AI Financial Advisers: A Closer Look
My goal is to be debt-free by the end of 2025, and as a reporter who often tests new software, I was curious about trying some of the AI financial advisers that have gained popularity in recent years. Hiring a human money manager can easily cost a few thousand dollars, so more people, especially younger users, are turning to AI tools for advice. From Apple’s top charts of free finance apps, I decided to try two well-reviewed options offering up chatbots intended to fix money woes: Cleo AI and Bright.
How AI Financial Advisers Work
Both Cleo AI and Bright encourage users to connect their bank account to the app through a third-party service called Plaid. This allows the chatbots to break down spending habits, help users pay off debt, and build credit. “Using the bank data and what you’ve said to us, Cleo will be your kind of confidant or coach,” says Barney Hussey-Yeo, the company’s CEO and founder. “She’ll provide the right advice and the right products to help you make better financial decisions.”
A Closer Look at Cleo AI
Fair enough, but some of the guidance Cleo gave me veered from that path. While it had engaging moments, like an amicable roast highlighting where I overspent in unnecessary ways, the generative AI tool seemed mainly preoccupied with using my personal data for upselling opportunities. Bright was the same.
Cash Advances and Upselling
For example, I started one conversation pretending to be sad and lacking enough money to buy groceries. According to Hussey-Yeo, Cleo’s core demographic of users are young people who are living paycheck to paycheck and “feel the pain of finances more than most people.” So I thought this would be the kind of thing users shared all the time. The bot feigned sympathy and immediately started encouraging me to check whether I was eligible for a cash advance through the app.
After Cleo cleared my eligibility for a cash advance, I was prompted to sign up for a $6 monthly Cleo Plus membership. The first time I used it, the app offered a $130 cash advance, split into $65 increments over two days. Users technically don’t have to pay a fee for the cash advance if they are willing to wait an estimated three to four business days—a difficult feat for people living between paychecks and a distraction from my goal of paying off previous debts.
Conclusion
In conclusion, while AI financial advisers like Cleo AI and Bright may seem appealing, they may not be the best solution for everyone. Both apps seemed more interested in upselling and offering cash advances than providing genuine financial guidance. As someone trying to pay off debt, I found their advice to be more of a temptation to take on additional debt rather than a real solution to my money issues.
Frequently Asked Questions
Q: What is the purpose of AI financial advisers?
A: AI financial advisers aim to provide personalized financial advice and guidance to users, helping them make better financial decisions and achieve their financial goals.
Q: How do AI financial advisers work?
A: AI financial advisers use machine learning algorithms to analyze users’ financial data, spending habits, and goals. They then provide tailored advice and recommendations to help users achieve their financial objectives.

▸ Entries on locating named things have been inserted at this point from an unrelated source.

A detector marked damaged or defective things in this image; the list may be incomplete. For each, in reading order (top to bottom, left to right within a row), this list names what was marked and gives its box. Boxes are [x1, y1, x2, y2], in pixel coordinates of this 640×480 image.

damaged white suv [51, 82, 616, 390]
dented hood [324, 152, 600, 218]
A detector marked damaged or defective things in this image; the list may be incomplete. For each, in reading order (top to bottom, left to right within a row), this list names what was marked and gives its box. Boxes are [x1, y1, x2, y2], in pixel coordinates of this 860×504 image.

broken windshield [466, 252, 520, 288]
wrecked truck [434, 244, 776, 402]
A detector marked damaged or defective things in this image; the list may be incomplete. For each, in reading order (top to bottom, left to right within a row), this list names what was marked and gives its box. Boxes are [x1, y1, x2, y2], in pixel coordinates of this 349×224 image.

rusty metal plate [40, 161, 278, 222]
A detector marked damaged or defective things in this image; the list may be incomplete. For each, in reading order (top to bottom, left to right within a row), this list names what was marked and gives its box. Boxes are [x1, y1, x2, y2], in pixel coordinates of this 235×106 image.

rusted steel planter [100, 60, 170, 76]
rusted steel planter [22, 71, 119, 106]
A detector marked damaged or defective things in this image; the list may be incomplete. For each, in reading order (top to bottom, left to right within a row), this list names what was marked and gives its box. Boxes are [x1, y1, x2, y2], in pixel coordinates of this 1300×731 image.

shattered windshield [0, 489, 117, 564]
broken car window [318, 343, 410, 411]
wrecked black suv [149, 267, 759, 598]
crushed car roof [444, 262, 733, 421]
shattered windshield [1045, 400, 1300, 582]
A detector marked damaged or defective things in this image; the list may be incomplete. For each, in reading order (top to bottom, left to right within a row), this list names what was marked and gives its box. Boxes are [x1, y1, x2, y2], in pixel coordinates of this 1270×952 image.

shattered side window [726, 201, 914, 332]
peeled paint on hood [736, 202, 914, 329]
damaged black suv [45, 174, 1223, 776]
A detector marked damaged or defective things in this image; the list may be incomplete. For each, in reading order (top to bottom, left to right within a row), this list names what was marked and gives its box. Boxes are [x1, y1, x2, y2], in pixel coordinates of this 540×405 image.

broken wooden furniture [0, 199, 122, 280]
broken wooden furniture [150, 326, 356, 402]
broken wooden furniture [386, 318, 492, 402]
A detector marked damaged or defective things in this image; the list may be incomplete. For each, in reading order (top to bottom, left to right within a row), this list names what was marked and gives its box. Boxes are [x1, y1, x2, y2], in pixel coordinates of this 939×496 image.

Q: Are AI financial advisers reliable?
A: While AI financial advisers have the potential to be reliable, they are only as good as the data they are trained on and the algorithms used to analyze that data. It’s essential to research and understand the limitations and biases of AI financial advisers before using them.
Q: Can I trust AI financial advisers with my personal data?
A: AI financial advisers require users to connect their bank accounts and other financial data to provide personalized advice. It’s essential to research the security and privacy policies of the AI financial adviser before sharing your personal data.